Professor Bob Scarfo at WSU Spokane said the students see potential for transit-oriented development in aging agricultural communities through a combination of passenger and freight rail movement.

Rail can provide an alternative to auto transportation and potentially open older farm towns to relocating retirees and residents seeking small-town life.

The design concepts are included in degree work at WSU’s Interdisciplinary Design Institute and EWU’s business management program.

Similar student projects have been undertaken in Spokane’s Hillyard neighborhood and the University City area in Spokane Valley.

In a letter to Idaho congressman Walt Minnick, Scarfo said the Palouse project could become “an investment in this region’s short rail lines as the backbone to a healthier, vibrant economy that can be quite self-sufficient in the approaching times of resource scarcity, aging society, and personal and economic losses due to deteriorating health.”

To participate in the survey, go to www.surveymonkey.com/ passenger_rail.

Concrete slows Hillyard project

A two-part project to renovate the Market Street corridor through the historic Hillyard business area hit the curb last week.

Concrete that was poured for new curbs in front of the multistory buildings was too low, so it had to be torn out and re-poured.

The building entrances along the block between Queen and Olympic avenues have different elevations, and some of the sidewalk slopes from the buildings were too steep to meet current codes, city officials said.

Councilman Bob Apple said the curbs initially were 6 inches too low in some spots.

The problem was ironed out last week and new concrete was installed, slowing the project by possibly one week.

Merchants have been eager to see the work completed to get shoppers back into their businesses.

Market will open today to southbound traffic between Garland and Wellesley avenues. When completed in a few weeks, the project will bring new pavement to Market from Francis to Garland avenues.

CdA celebrates improvements

A ribbon-cutting to celebrate completion of improvements on Fourth Street in Coeur d’Alene will be held Thursday at 11 a.m. at Fourth and Montana Avenue.

New asphalt, storm water lines, curbs, gutters, sidewalks and wiring are being installed along with new light poles, street trees and public art as part of an effort to create a pedestrian-friendly neighborhood district north of downtown.

Emphasis patrol in effect

Spokane County sheriff’s deputies and Spokane Valley police have started an emphasis patrol to increase driver safety around commercial trucks.
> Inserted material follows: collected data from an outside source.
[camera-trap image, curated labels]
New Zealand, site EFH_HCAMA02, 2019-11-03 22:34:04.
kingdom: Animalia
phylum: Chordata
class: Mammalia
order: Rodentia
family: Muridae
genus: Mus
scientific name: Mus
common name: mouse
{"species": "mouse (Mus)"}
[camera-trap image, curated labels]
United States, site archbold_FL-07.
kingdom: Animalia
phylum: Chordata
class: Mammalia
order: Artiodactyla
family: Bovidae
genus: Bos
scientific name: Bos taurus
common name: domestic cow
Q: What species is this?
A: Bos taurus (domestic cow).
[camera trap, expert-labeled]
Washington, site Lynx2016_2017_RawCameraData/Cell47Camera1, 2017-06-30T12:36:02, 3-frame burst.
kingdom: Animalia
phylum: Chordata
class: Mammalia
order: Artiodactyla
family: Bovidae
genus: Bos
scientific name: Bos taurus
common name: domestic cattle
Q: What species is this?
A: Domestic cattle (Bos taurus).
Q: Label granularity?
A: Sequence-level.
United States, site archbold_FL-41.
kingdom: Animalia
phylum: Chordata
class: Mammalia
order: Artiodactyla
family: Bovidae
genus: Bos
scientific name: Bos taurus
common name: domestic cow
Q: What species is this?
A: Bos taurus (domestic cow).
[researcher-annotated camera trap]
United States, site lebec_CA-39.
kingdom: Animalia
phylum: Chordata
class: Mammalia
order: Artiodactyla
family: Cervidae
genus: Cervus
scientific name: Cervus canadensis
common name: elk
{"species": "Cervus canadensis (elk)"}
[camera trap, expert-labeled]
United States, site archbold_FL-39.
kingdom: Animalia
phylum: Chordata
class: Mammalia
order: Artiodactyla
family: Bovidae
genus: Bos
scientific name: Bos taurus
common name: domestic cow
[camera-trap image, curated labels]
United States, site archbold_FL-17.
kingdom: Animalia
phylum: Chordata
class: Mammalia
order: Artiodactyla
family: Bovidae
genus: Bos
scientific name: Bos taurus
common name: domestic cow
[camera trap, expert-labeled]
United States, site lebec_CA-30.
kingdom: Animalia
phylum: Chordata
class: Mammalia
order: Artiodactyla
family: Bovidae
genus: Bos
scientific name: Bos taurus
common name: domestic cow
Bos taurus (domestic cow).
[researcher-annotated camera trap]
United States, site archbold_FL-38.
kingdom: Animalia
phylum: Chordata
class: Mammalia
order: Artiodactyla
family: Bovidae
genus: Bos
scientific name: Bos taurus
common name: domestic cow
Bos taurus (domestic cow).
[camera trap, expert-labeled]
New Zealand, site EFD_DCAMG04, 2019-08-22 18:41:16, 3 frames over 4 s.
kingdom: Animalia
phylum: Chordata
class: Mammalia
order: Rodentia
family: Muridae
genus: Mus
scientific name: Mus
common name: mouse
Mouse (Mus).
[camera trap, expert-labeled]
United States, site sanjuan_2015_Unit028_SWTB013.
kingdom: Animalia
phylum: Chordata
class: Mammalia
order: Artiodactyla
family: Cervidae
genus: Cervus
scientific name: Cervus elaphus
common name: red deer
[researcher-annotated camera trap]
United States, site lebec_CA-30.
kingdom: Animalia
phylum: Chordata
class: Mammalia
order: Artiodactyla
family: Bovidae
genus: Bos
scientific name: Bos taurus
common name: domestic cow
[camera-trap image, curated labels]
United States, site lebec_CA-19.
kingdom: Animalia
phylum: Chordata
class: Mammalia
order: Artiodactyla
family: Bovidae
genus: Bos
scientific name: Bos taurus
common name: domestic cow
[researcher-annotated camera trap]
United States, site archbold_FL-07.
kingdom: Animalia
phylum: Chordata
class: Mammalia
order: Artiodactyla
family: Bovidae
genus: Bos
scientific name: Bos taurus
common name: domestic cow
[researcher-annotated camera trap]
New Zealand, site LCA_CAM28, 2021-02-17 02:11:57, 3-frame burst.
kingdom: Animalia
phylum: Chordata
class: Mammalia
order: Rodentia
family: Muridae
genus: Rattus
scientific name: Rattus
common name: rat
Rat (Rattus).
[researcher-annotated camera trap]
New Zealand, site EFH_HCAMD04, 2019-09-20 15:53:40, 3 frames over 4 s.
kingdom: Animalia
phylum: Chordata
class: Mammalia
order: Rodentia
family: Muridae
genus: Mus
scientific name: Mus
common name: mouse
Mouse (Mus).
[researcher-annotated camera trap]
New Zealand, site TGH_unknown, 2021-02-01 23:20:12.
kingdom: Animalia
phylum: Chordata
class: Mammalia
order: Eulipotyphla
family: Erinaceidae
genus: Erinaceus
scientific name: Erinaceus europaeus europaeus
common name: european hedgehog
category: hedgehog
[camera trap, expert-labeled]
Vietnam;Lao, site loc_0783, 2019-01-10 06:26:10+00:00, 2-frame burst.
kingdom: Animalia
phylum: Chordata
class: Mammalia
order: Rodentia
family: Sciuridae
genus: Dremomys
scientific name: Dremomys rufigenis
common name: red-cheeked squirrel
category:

Operation Safe Driver will run through Saturday and will include enforcement on seat belts, vehicle equipment, passing, failure to yield and following too closely.

I-90 lane closures expected

The state reports that the eastbound inside lane of Interstate 90 from Maple Street to Argonne Road may be closed for work through Wednesday.

Also, the inside eastbound lane may be closed on Thursday near the Medical Lake interchange.

Work may also reduce the eastbound Hamilton Street offramp to one lane through Thursday.